I think what I'm trying to say is that I have faith, too. Or faith still. I have carried with me every beautiful understanding I was given and gained more since I left. I don't feel stripped of my spiritual side without them, but I do have very strong connections between the love I received there and the Love I believe in... It's more like...they have been fellow pilgrams on my quest, and although the the truth of what I learned there stands up without them, it's an incredible loss.

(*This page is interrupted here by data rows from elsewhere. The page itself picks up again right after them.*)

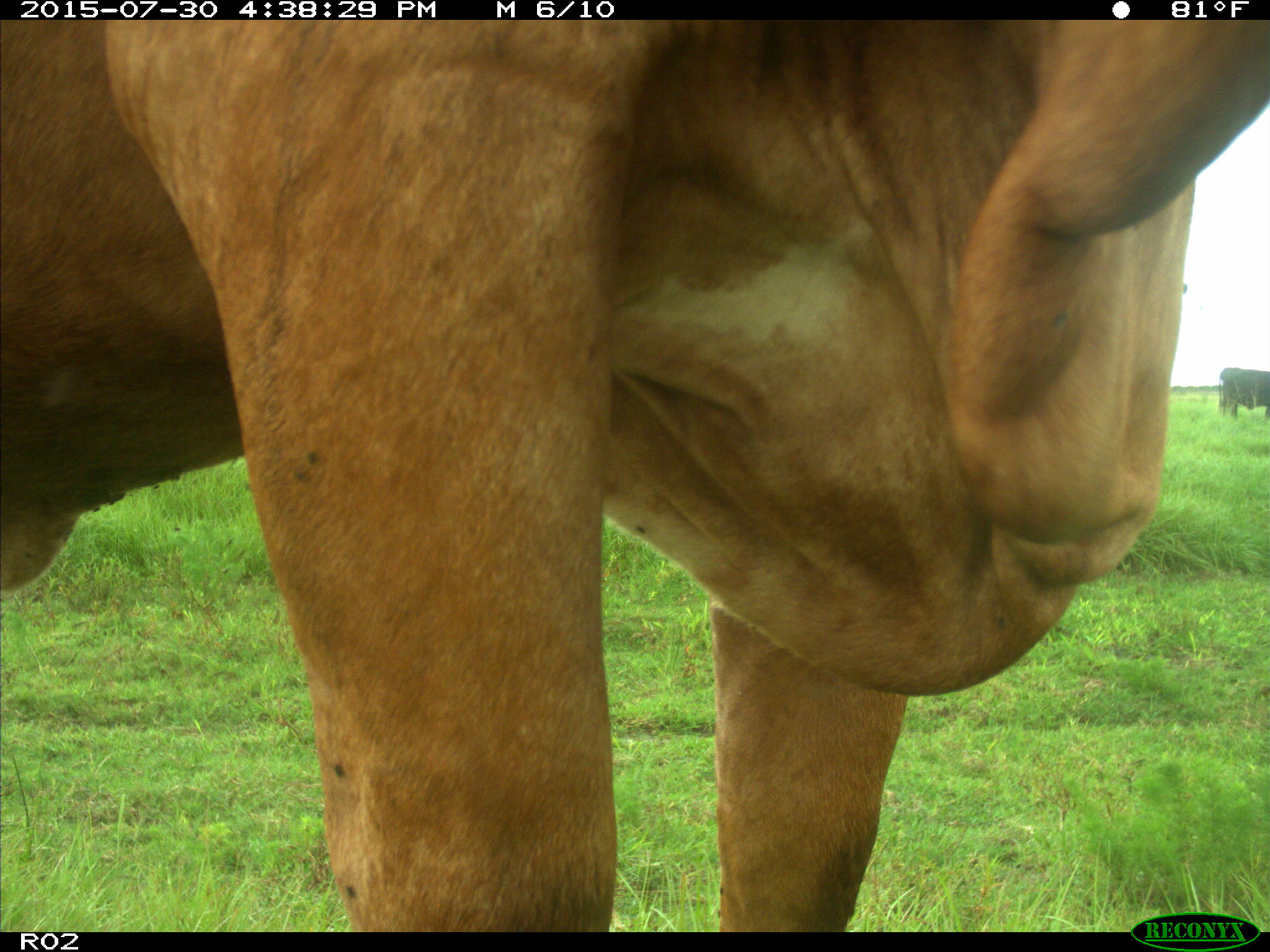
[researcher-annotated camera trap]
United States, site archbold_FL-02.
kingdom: Animalia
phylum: Chordata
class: Mammalia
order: Artiodactyla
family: Bovidae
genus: Bos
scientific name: Bos taurus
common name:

So incredible...so dreadful...that I'm thinking of throwing myself to the wolves again. By which I mean starting up the call-making and the letter-writing once more. Saying again that they mean so much to me, that I would love to hear from them, that I haven't gotten over leaving. Saying I am healthy enough not to create sick relationships, and I am human enough to need this with such hunger it seems insatiable. I know that I will experience pain when certain people don't respond. But I still have this damn hope ring on my finger, and it's interfering with my life.

Perhaps I'm reading too much Tolkien, but I swear - the ring has a will of its own.